HOCASI TEKRAR DÜNYA ÇAPINDAYDI
Fenerbahçe, 2008’de Şampiyonlar Ligi’nde son kere uzunluk gösterdiğinde ben de o dönemi stadyumlardan takip etmiştim; yayıncı kuruluş Star’ın yorumcusuydum. Enteresandır, Alex’li-Roberto Carlos’lu o kaliteli Fenerbahçe’nin de Devler Ligi’nde Kadıköy’deki birinci maçı Dinamo Kiev’le idi. O gün de maçın favorisi Fenerbahçe görünüyordu. O gün de Fenerbahçe’nin hocası Dünya çapındaydı, Luis Aragones daha 3 ay evvel İspanya’yı Avrupa şampiyonu yapmıştı. Lakin yeniden makine tertibinde bir grup olan Dinamo Kiev, 180 dakikanın sonunda Fenerbahçe’ye 1-0’lık üstünlük sağlamıştı.
İSMAİL O RİSKİ ALMAMALIYDI
Dün Kadıköy’deki maçı izlerken hafızamın beni 14 sene geriye götürme sebebi galiba şuydu: Fenerbahçe bilhassa birinci bir saatte yeniden güzel oynadı. Yeniden konumlar üretti. Fakat bu usul maçlarda neticeyi küçük ayrıntılar belirliyor. Mesela hakemin bu kadar kart çıkardığı, bu kadar temaslı oynanan bir maçta İsmail Yüksek’in o denli bir risk almaması gerek. Yahut en azından Miguel Crespo daha mı erken girmeliydi?
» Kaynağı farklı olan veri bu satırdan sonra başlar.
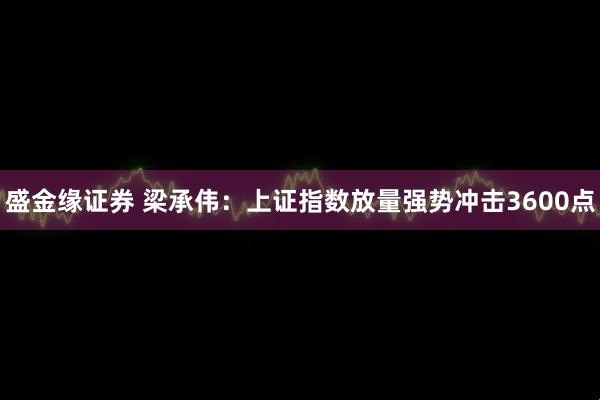 盛金缘证券 梁承伟:上证指数放量强势冲击3600点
Zira kırmızı karttan iki dakika sonra Fenerbahçe birinci golü yedi maalesef.
FERDİ KOLUNU BAĞLAMAMALI
Penaltıyı kaçırmasına karşın Enner Valencia dünün güzellerindendi, tüm durumların içinde vardı. İsmail Yüksek yürekliydi, Osayi-Samuel canlıydı. Ferdi aslında yeterli başlamıştı lakin şu kollarını bağlama hastalığını terk etmesi gerek. Birinci golde Kedziora’ya verdiği fırsatın büyük nedeni kollarını bağlayıp kendini kilitlemesi.
SOL KANAT S.O.S VERİYORDU
İkinci gol öncesinde de Fenerbahçe’nin sol kanadı daima SOS veriyor, fakat rakip sağ bek Karavaev’le Fenerbahçe’nin o dakikalardaki sol açığı Lincoln bir türlü gelmiyordu. Fenerbahçe’nin tüm hazırlık maçlarını da izledim, Bruma-Lincoln kanatlarına dönüldüğünde sarı lacivertlilerin yeterli oynadığı bir kısım ben hatırlamıyorum. Muhakkak ki Jesus hatırlıyor ki, dün de Bruma-Lincoln riskini aldı yeniden.